Speaking with Sky News, activist and former Afghan judge Najla Ayoubi alleged that the Taliban burned a woman for her alleged bad cooking.
“They are forcing people to give them food and cook them food. A woman was put on fire because she was accused of bad cooking for Taliban fighters,” said Ayoubi.
The incident allegedly took place on Thursday in the country’s northern region.
Ayoubi said she fled Afghanistan the moment it became apparent that the Taliban would come to power, emphasizing that young women across the country are being forced into sex slavery:
There are so many young women are being in the past few weeks being shipped into neighbouring countries in coffins to be used as sex slaves. They also force families to marry their young daughters to Taliban fighters. I don‘t see where is the promise that they think women should be going to work, when we are seeing all of these atrocities.
Earlier this week, the Associated Press reported that the Taliban have been putting up a more progressive front since coming to power by allowing girls to attend school and a female reporter to ask questions at a press conference, but those were merely superficial overtures.

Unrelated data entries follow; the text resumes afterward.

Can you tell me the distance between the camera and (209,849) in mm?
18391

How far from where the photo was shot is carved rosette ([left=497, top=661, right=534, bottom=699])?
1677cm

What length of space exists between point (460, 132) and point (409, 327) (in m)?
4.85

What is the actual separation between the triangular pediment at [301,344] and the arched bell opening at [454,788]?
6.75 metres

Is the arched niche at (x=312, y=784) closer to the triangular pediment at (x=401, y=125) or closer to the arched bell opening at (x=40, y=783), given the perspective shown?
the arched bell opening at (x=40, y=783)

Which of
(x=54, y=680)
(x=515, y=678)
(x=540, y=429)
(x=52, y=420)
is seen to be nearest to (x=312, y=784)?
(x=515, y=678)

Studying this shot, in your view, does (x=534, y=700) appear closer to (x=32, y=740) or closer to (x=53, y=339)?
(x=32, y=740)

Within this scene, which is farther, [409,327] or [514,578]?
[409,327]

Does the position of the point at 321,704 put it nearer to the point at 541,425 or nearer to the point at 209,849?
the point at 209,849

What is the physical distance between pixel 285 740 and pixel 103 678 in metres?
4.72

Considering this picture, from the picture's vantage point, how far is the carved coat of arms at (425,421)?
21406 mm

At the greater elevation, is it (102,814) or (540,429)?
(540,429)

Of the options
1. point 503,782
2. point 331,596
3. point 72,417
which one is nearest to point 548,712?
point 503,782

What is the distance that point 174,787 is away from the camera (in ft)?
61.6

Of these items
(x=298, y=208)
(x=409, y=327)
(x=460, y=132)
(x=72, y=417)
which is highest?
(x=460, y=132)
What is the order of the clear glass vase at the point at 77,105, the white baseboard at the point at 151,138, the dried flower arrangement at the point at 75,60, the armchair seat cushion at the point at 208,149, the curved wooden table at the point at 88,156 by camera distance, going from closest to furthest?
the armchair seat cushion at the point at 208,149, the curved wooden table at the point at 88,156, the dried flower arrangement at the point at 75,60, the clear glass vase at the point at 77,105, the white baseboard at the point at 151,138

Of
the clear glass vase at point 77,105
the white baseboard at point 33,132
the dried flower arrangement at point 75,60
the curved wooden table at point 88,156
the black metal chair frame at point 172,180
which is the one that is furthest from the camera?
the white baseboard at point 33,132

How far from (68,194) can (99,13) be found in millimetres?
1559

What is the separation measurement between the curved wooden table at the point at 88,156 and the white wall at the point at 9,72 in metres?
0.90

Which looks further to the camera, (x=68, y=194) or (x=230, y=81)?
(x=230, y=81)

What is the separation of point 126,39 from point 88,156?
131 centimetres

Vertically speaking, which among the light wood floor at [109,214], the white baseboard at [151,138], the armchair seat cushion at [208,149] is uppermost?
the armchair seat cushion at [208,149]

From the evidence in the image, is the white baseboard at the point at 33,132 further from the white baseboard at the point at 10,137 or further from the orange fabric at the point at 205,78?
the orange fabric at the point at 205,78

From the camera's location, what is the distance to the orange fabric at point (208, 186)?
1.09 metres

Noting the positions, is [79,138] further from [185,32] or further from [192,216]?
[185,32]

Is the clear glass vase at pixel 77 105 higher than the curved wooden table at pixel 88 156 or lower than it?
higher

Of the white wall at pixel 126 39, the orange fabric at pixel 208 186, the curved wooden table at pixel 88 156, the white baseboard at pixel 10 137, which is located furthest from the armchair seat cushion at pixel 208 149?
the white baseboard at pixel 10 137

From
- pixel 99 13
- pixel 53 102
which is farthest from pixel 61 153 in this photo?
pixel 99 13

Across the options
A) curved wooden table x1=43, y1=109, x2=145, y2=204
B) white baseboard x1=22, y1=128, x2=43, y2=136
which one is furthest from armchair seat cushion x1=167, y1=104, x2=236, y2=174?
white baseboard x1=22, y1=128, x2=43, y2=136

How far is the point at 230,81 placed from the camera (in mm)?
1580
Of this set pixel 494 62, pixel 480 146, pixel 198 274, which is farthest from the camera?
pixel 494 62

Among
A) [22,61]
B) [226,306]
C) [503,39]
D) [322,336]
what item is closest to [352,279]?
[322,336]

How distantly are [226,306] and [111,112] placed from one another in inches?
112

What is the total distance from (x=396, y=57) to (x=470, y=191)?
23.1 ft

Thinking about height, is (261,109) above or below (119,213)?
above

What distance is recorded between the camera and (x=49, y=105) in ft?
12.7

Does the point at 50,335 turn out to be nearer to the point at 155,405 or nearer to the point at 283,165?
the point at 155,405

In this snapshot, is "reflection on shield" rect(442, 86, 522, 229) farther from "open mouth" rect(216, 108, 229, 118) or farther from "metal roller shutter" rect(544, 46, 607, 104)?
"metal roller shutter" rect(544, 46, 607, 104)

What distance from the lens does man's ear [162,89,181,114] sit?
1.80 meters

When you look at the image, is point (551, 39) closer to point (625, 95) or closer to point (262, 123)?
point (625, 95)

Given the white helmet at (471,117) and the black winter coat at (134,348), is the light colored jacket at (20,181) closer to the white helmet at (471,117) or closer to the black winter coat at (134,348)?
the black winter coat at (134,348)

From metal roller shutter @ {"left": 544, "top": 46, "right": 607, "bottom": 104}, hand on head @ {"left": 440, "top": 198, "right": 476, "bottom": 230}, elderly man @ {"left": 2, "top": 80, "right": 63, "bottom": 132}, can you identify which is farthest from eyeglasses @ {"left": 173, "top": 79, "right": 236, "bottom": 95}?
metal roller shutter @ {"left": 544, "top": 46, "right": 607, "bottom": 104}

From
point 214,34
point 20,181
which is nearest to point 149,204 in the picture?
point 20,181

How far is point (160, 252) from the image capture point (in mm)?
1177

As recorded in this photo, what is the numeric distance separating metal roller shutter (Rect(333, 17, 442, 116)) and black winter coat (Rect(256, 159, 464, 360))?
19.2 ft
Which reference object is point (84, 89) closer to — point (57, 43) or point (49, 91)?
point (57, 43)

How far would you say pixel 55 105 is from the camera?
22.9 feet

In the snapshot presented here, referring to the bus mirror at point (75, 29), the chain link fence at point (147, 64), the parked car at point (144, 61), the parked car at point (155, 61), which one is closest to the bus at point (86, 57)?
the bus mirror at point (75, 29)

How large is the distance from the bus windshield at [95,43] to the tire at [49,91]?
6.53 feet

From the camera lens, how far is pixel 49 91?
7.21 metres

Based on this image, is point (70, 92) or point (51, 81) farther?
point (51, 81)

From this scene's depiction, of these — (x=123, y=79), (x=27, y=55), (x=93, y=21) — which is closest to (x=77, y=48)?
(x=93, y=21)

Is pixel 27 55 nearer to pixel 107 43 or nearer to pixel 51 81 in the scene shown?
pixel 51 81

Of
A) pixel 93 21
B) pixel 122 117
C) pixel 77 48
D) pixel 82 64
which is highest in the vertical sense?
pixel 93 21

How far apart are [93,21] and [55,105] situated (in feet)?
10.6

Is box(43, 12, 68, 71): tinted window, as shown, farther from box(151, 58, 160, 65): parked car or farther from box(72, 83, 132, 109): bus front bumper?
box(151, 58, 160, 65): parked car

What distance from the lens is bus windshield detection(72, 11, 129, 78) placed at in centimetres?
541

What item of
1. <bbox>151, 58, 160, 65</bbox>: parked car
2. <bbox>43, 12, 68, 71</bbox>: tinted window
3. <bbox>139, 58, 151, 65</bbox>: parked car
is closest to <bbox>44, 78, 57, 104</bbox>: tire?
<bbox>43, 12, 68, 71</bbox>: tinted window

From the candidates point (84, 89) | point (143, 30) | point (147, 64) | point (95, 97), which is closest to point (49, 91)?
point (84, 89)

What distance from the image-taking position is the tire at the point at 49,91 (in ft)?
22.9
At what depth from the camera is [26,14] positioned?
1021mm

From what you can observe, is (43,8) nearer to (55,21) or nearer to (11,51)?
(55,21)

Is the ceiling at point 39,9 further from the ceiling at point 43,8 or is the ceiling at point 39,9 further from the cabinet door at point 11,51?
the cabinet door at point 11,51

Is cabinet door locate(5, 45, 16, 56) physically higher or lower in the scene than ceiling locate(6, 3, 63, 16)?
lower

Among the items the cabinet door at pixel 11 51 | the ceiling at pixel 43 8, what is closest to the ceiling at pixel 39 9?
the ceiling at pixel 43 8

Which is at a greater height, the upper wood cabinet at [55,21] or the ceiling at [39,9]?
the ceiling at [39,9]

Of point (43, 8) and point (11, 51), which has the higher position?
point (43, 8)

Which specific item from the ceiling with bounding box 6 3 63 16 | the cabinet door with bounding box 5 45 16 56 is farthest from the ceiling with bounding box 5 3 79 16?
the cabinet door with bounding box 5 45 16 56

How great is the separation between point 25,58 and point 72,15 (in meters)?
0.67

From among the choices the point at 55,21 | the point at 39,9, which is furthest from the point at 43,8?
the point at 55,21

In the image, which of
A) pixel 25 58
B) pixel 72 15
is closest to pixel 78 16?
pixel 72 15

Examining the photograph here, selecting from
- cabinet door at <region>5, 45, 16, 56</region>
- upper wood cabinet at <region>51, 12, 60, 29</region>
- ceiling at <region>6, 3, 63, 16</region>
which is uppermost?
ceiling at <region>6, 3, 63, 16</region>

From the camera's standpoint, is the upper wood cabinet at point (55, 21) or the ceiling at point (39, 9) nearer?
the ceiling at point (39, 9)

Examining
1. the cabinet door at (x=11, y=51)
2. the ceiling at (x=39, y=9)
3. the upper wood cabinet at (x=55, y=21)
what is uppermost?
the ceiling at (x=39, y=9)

“They have been starting to go door to door, checking people’ houses, sometimes forcing in. They are saying they are leaving the population alone, but that’s an indication that this is not true,” one Western female lecturer in Kabul, who wished to remain anonymous, told the Associated Press.
Last week, as the Taliban seized control of the country, spokesman Suhail Shaheen went as far as to say that reports of forcing underage girls into sex slavery is “poisonous propaganda.”
“All those claims that the Islamic Emirate of Afghanistan forces people to marry their young girls to Mujahideen are totally wrong. It is a poisonous propaganda,” he tweeted.
As Breitbart’s Frances Martel noted earlier this week, the Taliban’s language of inclusivity has not in any way been reflected in their actions.
“Rather than the videos showing apparent calm in Kabul as Taliban leaders patrol the streets, the Islamic State published videos of “infidels” burned alive, beheaded, or otherwise tortured to death,” noted Martel.
Fawzia Koofi, a women’s rights activist and member of the Afghan delegation working to negotiate peace during the U.S. withdrawal, told NBC News that women will suffer a grisly fate under the Taliban:
Koofi and the provincial official said they had received reports that women were being made to “marry by force.” NBC News has not been able to verify the reports.
While she said she did not believe the practice was widespread, Koofi said that did not mean misconduct was not happening, adding that it was likely that the Taliban’s political office was “disconnected with their military fighters.”
She said she feared women would be “targeted” under Taliban rule. The militant group was “not afraid of the world’s superpowers,” she said, but it was “afraid of women.”
The Taliban have also reportedly begun targeting Christians in the country and are killing people with Bible apps on their iPhones.